I never planned on being an addict but looking back I can see how addiction was present in my life before I even crossed paths with a drug. From childhood, I sought out behaviors and experiences that would take me out of myself. My drug free “drug of choice” was always changing. From candy, to shoplifting, to cutting, to boys, I was always looking for something to make me feel different. When I found drugs, they were just the next thing on the check list. From my first drink in middle school, to the last time I used in that dingy motel room, the drugs I thought were my solution robbed me of many years of my life and stole my joy. They took me on a roller coaster of self hate, frustration, disappointment, resentment, loss, demoralization and pain. I fought admitting I was an addict for a long time and as a result I struggled through many of the things I thought would never happen to me, the things they call “yets” in the program. I lost friends, and grew further and further apart from family, I lied to people I loved, stole, manipulated, got arrested, lost places to live and material possessions, compromised my values, treated people poorly and let them do the same to me. I bounced in and out of various detoxes and programs and tried every alternative to recovery I could think of until I exhausted all options.
I don’t know exactly what changed in December of 2009, but I thank God every day that I found a way out. I finally went the extra mile and put in the work I had been dodging for years. I went to detox and was in treatment for 6 months where I got honest and exposed all my pain and fear so I could walk through it and experience small glances of growth in myself. Through the help of that program, meetings, a solid support network, a higher power, step work and a lot of willingness I have managed to stay clean and build a life that I am proud of.

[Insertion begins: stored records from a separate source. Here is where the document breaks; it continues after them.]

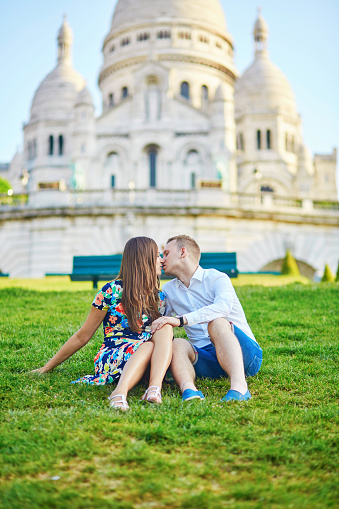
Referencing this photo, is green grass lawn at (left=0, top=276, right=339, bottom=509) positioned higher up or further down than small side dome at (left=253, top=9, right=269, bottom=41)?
further down

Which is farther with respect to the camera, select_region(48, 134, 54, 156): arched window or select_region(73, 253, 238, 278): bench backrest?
select_region(48, 134, 54, 156): arched window

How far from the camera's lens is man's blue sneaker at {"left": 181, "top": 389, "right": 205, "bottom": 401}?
13.7 ft

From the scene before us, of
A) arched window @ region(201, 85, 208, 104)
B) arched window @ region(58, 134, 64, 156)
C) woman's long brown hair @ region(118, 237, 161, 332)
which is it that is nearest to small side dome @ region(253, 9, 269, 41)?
arched window @ region(201, 85, 208, 104)

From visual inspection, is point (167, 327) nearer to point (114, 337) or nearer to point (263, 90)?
point (114, 337)

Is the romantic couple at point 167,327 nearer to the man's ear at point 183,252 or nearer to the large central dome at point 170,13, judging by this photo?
the man's ear at point 183,252

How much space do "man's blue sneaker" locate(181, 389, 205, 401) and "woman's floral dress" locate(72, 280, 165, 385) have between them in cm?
63

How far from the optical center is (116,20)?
1834 inches

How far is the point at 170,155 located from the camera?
114 feet

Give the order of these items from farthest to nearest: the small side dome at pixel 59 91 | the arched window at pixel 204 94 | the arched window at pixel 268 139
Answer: the small side dome at pixel 59 91 → the arched window at pixel 268 139 → the arched window at pixel 204 94

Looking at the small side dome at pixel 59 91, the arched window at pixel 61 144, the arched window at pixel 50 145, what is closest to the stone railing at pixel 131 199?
the arched window at pixel 61 144

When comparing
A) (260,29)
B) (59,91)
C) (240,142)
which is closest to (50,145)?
(59,91)

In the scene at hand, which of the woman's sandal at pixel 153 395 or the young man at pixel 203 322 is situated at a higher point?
the young man at pixel 203 322

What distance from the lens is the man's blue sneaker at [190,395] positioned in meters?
4.16

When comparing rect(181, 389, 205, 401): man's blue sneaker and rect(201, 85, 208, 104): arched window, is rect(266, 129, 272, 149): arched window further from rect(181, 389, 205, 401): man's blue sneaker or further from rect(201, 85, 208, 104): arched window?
rect(181, 389, 205, 401): man's blue sneaker
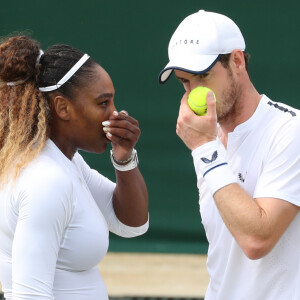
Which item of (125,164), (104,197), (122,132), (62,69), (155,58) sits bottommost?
(155,58)

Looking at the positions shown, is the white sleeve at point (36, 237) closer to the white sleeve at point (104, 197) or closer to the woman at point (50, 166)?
the woman at point (50, 166)

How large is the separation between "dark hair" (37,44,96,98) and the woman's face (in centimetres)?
3

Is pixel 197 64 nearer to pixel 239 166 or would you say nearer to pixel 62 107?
pixel 239 166

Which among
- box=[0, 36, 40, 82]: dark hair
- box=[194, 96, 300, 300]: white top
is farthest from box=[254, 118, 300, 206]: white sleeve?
box=[0, 36, 40, 82]: dark hair

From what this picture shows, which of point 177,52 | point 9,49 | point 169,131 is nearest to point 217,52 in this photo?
point 177,52

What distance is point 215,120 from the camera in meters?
2.68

Recovery hasn’t always been easy. I have gone through many huge life changes that have tested me. I have learned to listen when people share about the difficult times they are going through in recovery and those messages are what have fueled me to fight my own battles. Seeing other people get through hard things and stay clean has been one of the hugest inspirations in my life and one of the things I love the most about being in a program of recovery. It has been other peoples words etched in my mind that has motivated me to keep going through moves, changes of jobs, ends of relationships, losses of friends, the loss of a parent and so many other challenges.
Though I am not grateful for the pain that I went through in active addiction, there is a big part of me that is grateful that I have this opportunity to be in a program that offers so much love, support and guidance. I am grateful that what we have all been through does not have to be wasted and that we can all use what we have learned to love each other back to life. I am grateful that I have the opportunity for continued self improvement and introspection and the chance to see the world in a different light.
I have certainly not done this recovery thing perfectly, there have been ups and downs and I have made mistakes but I am able to learn from the mistakes I make and grow and I am so happy to be where I am today despite the pain of my past.